— START OF SOURCE —
* Brent touches 3-wk low near $107 on Japan, rebounds toward $110
* "No significant impact" from quake on oil shipments -Intertanko
* Japan crisis solutions seen as last-ditch efforts
* Security forces attempt to clear Bahrain protesters (Recasts with price gain, adds broker, OPEC comments)
By Alejandro Barbajosa
SINGAPORE, March 16 (Reuters) - Brent crude rose $1 towards $110 after Bahraini security forces cracked down on protesters on Wednesday, rebounding from a three-week low near $107 earlier in the day on pessimism about Japan's nuclear crisis.
Helicopters flew overhead and Bahraini police fired teargas on Wednesday as they cleared protesters from a central roundabout that had become the symbol of an uprising by the island's Shi'ite Muslim majority.
Brent for April rose $1 to $109.52 a barrel by 0353 GMT, rebounding from $107.35, the lowest price since Feb. 23, and tracking a bounce in Japan's Nikkei average as hedge funds rushed to covered short positions in futures.
Prices reached almost $120 on Feb. 24 as violence escalated in Libya, disrupting oil output. They slumped 4.5 percent on Tuesday, the biggest drop in more than a year, as Japan's nuclear crisis slashed confidence across markets.
"The Middle East tension that is coming from Bahrain is a positive factor for the oil market," said Ken Hasegawa, a commodity derivatives manager at Japan's Newedge brokerage.
"After the earthquake and the nuclear plant problem in Japan, all markets showed a big decline. Therefore what we are seeing now is a natural rebound. It is still possible that the decline will continue," Hasegawa said, highlighting pervasive volatility in oil markets.
April Brent, the front-month contract expiring on Wednesday, earlier fell more than $1 after another fire broke out and radiation levels rose at the earthquake-crippled Fukushima nuclear plant north of Tokyo.
Bahrain's king declared martial law on Tuesday as his government struggled to quell an uprising by the island's Shi'ite Muslim majority that has drawn in troops from fellow Sunni-ruled neighbour Saudi Arabia.
The island state lies less than 100 kilometres from the hub of the Saudi oil industry around Dhahran, including the world's largest oil fields, terminals and processing facilities.
U.S. crude touched $96.22 on Wednesday, the lowest price this month, before rebounding to $97.98, up 80 cents.
But oil prices have yet to benefit from an expected increase in Japanese demand for gasoil and fuel oil for power generation to replace some of the nuclear capacity lost following Friday's earthquake and tsunami. Brent has dropped 5 percent since the quake struck.
— END OF SOURCE —
— START OF DATA EXCERPT —
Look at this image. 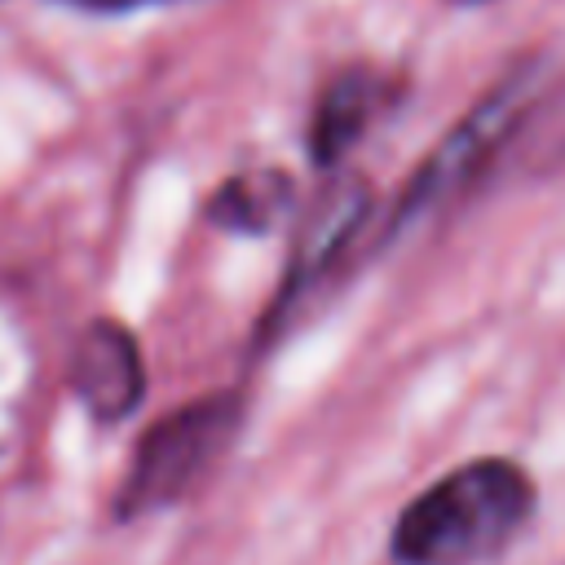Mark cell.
— END OF DATA EXCERPT —
**WORK INSTRUCTIONS:**
1. Please say whether each statement below agrees with the oil market report, answering yes or no and quoting the deciding words of the report exactly.
(a) Brent's price of $107.35 was its lowest since Feb. 23.
(b) Bahrain's king declared martial law on Wednesday.
(c) U.S. crude rebounded to $97.98, a gain of $1.
2. Write out the oil market report from "Bahrain's king declared" up to and including "the quake struck.", switching "island state" to "kingdom".

**EXPECTED ANSWERS:**
1.
(a) Yes: "rebounding from $107.35, the lowest price since Feb. 23"
(b) No: "Bahrain's king declared martial law on Tuesday"
(c) No: "before rebounding to $97.98, up 80 cents."

2.
Bahrain's king declared martial law on Tuesday as his government struggled to quell an uprising by the island's Shi'ite Muslim majority that has drawn in troops from fellow Sunni-ruled neighbour Saudi Arabia.
The kingdom lies less than 100 kilometres from the hub of the Saudi oil industry around Dhahran, including the world's largest oil fields, terminals and processing facilities.
U.S. crude touched $96.22 on Wednesday, the lowest price this month, before rebounding to $97.98, up 80 cents.
But oil prices have yet to benefit from an expected increase in Japanese demand for gasoil and fuel oil for power generation to replace some of the nuclear capacity lost following Friday's earthquake and tsunami. Brent has dropped 5 percent since the quake struck.